Also a good warning about not getting caught up if the Way is this or that or having a strong notion of the Way. No wonder the teachings are mistaken for ancient eastern wisdom, since “The Tao that can be named is not the eternal Tao”

Why truth? And…

Unrelated to most of the post, but System 1 and System 2 brainstorm:

“Technique for producing ideas” has suggested the following method for creating ideas with marketing in mind as the particular example.

1. Figuring out raw material

2. Digesting the material

3. Unconscious processing – no effort

4. The A-HA moment

5. Idea meets reality

The particular part 3 seems like it is a form of thinking that falls into neither system 1 (fast perceptual judgements) nor system 2 (slow deliberative judgements), but rather a system 3 (slow subconscious judgements), which take input from system 2 in the stages of 1 and 2. Wonder what the literature says on this subject.


What is Evidence?

This is where some huge red flags are going off in my head around this paragraph:

“Therefore rational beliefs are contagious, among honest folk who believe each other to be honest.  And it’s why a claim that your beliefs are not contagious—that you believe for private reasons which are not transmissible—is so suspicious.  If your beliefs are entangled with reality, they should be contagious among honest folk.
If your model of reality suggests that the outputs of your thought processes should not be contagious to others, then your model says that your beliefs are not themselves evidence, meaning they are not entangled with reality.  You should apply a reflective correction, and stop believing.”

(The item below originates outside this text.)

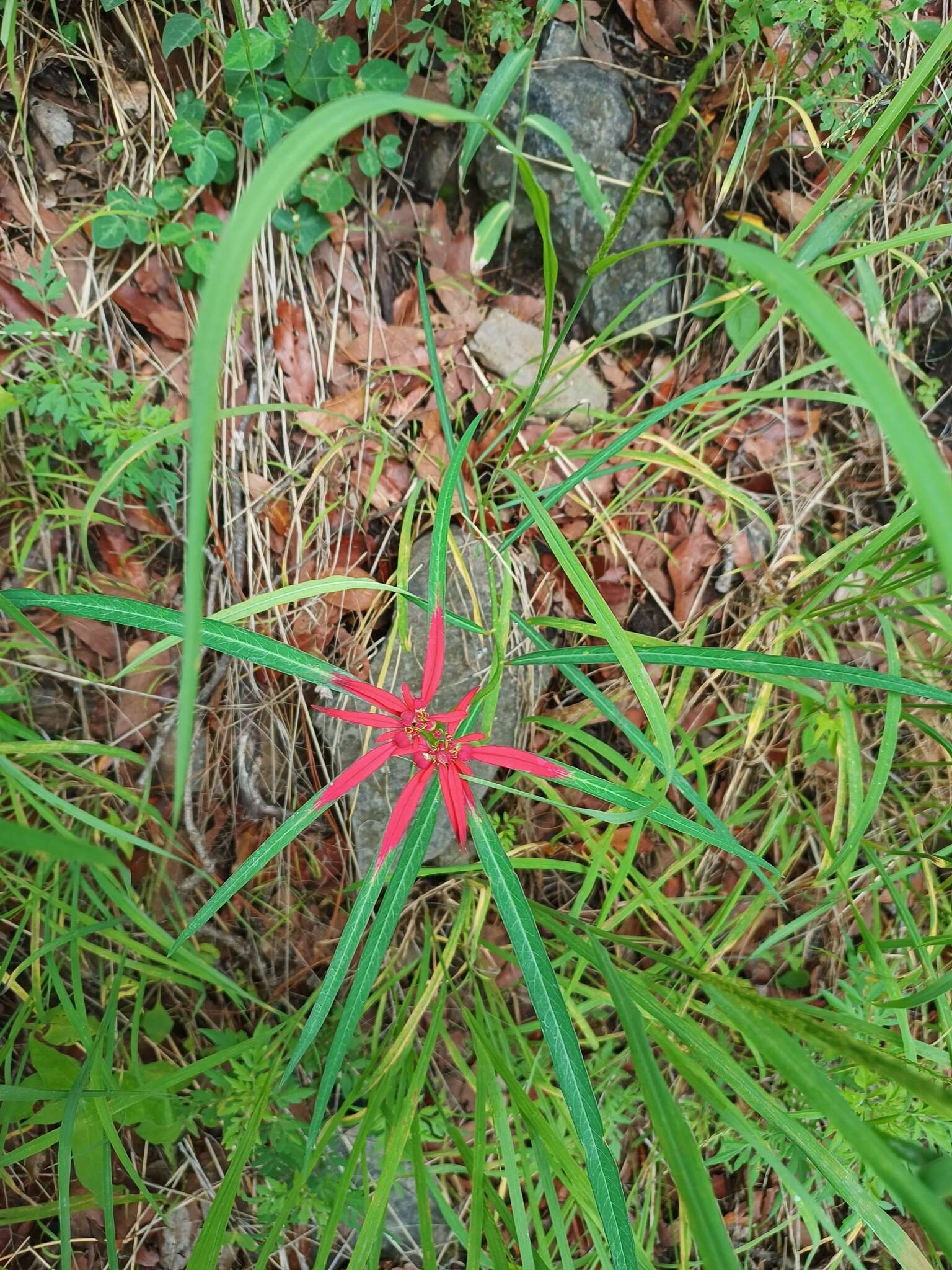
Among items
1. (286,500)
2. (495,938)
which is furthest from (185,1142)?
(286,500)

First of all, there are a couple notions of contagious and it’s not completely clear which one he means:

a) contagious as in the beliefs cause the person to want to spread them

b) synonym for transmissible through language


Rational beliefs might not be contagious for a VERY LARGE SET OF REASONS:

a) They constitute information hazard, even something as simple as spoiling a movie.

b) The value of information might be completely different between two different people. I might have a lot of things in my fridge, but you probably don’t care about hearing about it.

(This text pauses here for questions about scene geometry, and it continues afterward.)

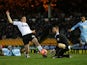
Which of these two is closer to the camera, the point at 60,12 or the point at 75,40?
the point at 75,40

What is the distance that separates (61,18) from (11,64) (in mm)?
20442

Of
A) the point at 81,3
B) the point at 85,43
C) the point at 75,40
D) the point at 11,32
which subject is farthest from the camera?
the point at 81,3

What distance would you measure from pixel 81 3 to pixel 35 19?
454 cm

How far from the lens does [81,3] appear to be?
41.6 metres

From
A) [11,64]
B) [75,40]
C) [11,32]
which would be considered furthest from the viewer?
[11,32]

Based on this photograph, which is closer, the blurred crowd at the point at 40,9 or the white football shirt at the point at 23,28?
the white football shirt at the point at 23,28

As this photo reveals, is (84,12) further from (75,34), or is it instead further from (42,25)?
(75,34)

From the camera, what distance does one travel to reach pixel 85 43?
26375 millimetres

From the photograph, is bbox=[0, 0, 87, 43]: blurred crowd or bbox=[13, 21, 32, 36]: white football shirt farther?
bbox=[0, 0, 87, 43]: blurred crowd

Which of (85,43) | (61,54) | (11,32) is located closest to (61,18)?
(11,32)

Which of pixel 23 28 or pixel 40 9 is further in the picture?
pixel 40 9

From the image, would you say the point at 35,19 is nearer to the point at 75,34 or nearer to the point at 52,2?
the point at 52,2

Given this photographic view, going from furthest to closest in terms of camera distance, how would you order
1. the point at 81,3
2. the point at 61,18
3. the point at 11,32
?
the point at 81,3 < the point at 61,18 < the point at 11,32

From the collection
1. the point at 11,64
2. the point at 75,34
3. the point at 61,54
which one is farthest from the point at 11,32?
the point at 11,64
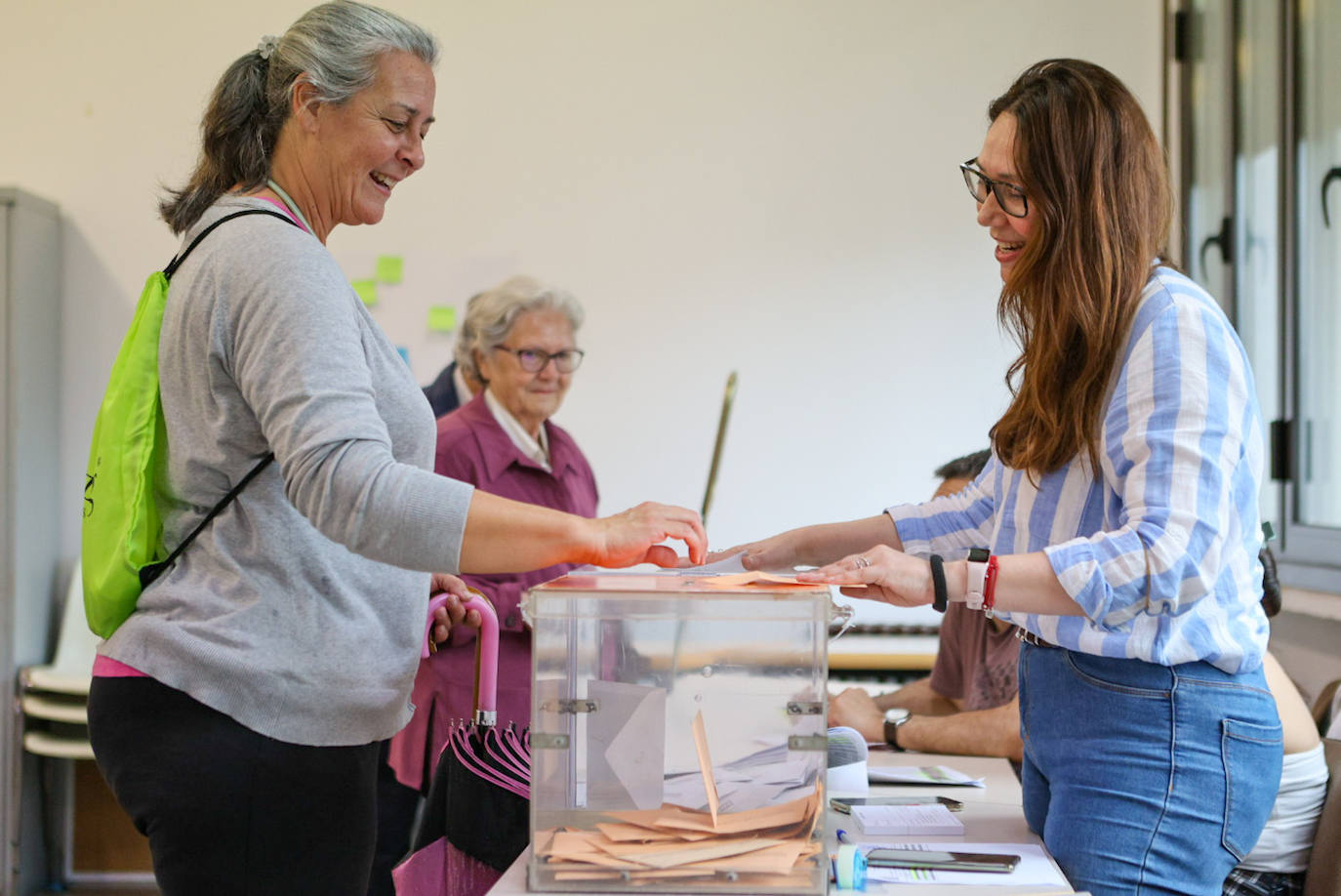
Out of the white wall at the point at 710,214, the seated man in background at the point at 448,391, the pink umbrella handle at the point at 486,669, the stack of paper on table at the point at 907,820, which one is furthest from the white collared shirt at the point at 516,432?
the stack of paper on table at the point at 907,820

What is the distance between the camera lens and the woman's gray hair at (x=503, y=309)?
2.88m

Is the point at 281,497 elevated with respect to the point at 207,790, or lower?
elevated

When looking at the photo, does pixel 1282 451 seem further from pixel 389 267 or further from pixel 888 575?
pixel 389 267

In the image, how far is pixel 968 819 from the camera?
146cm

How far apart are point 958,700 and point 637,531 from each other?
151cm

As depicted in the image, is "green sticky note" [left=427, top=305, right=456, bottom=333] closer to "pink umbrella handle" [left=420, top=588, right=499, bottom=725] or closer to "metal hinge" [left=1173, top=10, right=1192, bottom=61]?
"metal hinge" [left=1173, top=10, right=1192, bottom=61]

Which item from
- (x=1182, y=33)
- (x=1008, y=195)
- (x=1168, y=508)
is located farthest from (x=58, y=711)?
(x=1182, y=33)

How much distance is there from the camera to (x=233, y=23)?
3705 millimetres

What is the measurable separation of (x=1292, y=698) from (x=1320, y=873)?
22 cm

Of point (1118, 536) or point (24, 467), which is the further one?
point (24, 467)

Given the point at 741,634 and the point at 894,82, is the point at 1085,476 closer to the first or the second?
the point at 741,634

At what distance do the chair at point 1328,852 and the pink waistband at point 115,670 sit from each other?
139 cm

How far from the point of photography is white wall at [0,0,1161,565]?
11.8 ft

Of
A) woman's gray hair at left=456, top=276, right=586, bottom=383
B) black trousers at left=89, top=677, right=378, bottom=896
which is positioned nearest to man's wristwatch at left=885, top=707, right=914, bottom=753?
black trousers at left=89, top=677, right=378, bottom=896
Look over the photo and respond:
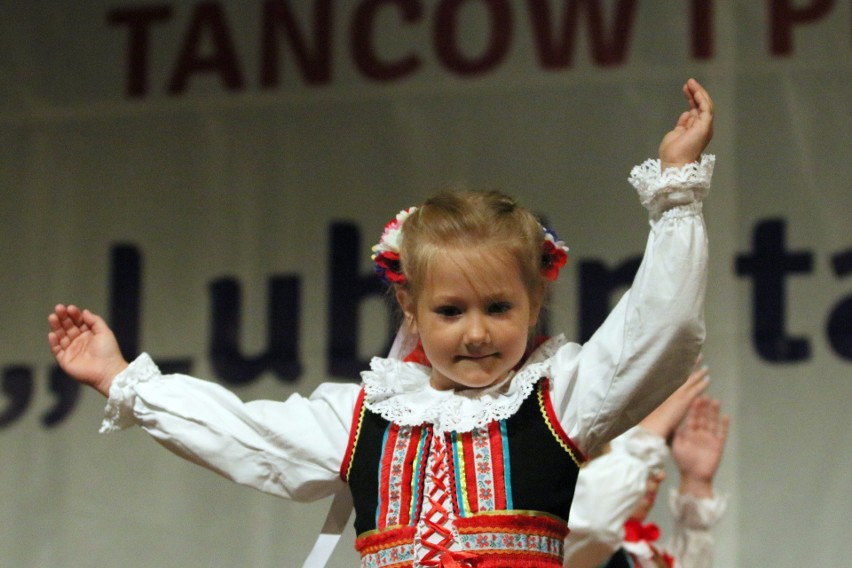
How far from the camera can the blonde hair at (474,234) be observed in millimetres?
1803

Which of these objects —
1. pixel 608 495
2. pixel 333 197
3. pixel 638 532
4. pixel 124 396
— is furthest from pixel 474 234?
pixel 333 197

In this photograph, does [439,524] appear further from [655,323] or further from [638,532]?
[638,532]

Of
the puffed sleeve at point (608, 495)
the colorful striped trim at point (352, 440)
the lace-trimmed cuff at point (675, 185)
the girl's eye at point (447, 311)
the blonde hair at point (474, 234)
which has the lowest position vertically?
the puffed sleeve at point (608, 495)

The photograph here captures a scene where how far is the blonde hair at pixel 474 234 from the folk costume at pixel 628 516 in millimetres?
832

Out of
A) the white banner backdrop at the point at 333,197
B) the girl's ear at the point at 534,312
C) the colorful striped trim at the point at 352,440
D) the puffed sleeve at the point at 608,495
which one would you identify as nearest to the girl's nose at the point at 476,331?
the girl's ear at the point at 534,312

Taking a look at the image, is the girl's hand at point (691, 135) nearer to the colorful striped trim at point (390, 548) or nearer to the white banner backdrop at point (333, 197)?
the colorful striped trim at point (390, 548)

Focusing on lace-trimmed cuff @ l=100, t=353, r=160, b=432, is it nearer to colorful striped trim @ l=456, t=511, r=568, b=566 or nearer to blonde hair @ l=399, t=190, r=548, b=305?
blonde hair @ l=399, t=190, r=548, b=305

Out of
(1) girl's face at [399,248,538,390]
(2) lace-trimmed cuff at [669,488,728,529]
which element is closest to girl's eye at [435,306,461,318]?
(1) girl's face at [399,248,538,390]

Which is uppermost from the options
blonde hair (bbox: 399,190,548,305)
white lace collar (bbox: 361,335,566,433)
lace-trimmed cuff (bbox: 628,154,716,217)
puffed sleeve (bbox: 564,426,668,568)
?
lace-trimmed cuff (bbox: 628,154,716,217)

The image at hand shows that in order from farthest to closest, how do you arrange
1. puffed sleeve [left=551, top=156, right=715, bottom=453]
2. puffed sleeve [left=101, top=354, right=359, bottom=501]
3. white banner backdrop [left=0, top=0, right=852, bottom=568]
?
white banner backdrop [left=0, top=0, right=852, bottom=568]
puffed sleeve [left=101, top=354, right=359, bottom=501]
puffed sleeve [left=551, top=156, right=715, bottom=453]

c) A large set of rational beliefs are not language expressible, or in general medium expressible. There can be a complex box diagram best drawn on the board, instead of talked about. “If you believe for private reasons which are not transmissible.” Again transmissibility depends on the medium in which you are transmitting, commonly speech, while acquisition of beliefs depends on way beliefs are acquired, which has a ton of context, sensations, feelings and mathematical concepts which might not be easily reduced to linguistic constructs.

d) Private beliefs might be private for a reason. Lack of desire to signal a certain group affiliation or trigger certain biases in the speaker. Even the “honest folk” might have biases they don’t know about.

I don’t think contagiousness is not a great test for rationality of your beliefs in general. There are both contagious bad beliefs, such as some religions and there might be rational beliefs, such as the idea that housing was a bubble before it burst or that education is a bubble now that are not that contagious. They will spread among a certain group, however the opposite belief, such as “housing always goes up” has a stronger level of contagiousness among the general population, who might believe they are being perfectly honest.


“If your model of reality suggests that the outputs of your thought processes should not be contagious to others…”

This is where using a better word than should would’ve made it more clear. Is it that I believe that the outputs of my though processes are not contagious to others because I believe they are hard to express?

Or is it the outputs of my though processes “should” not be contagious to others, as in they might not have beneficial impact on the world. Truth is necessary, but might not be sufficient for making the cut of “robust positive impact.” Maybe one of my thought processes outputs: “Pasha has really great ideas,” which is true, but I don’t want this idea to spread through people because I would really like people to think for themselves rather than rely on me for ideas. Even if I rephrase the output “Pasha has great ideas, but nothing you can’t really regenerate yourself,” I might not judge it to be safe.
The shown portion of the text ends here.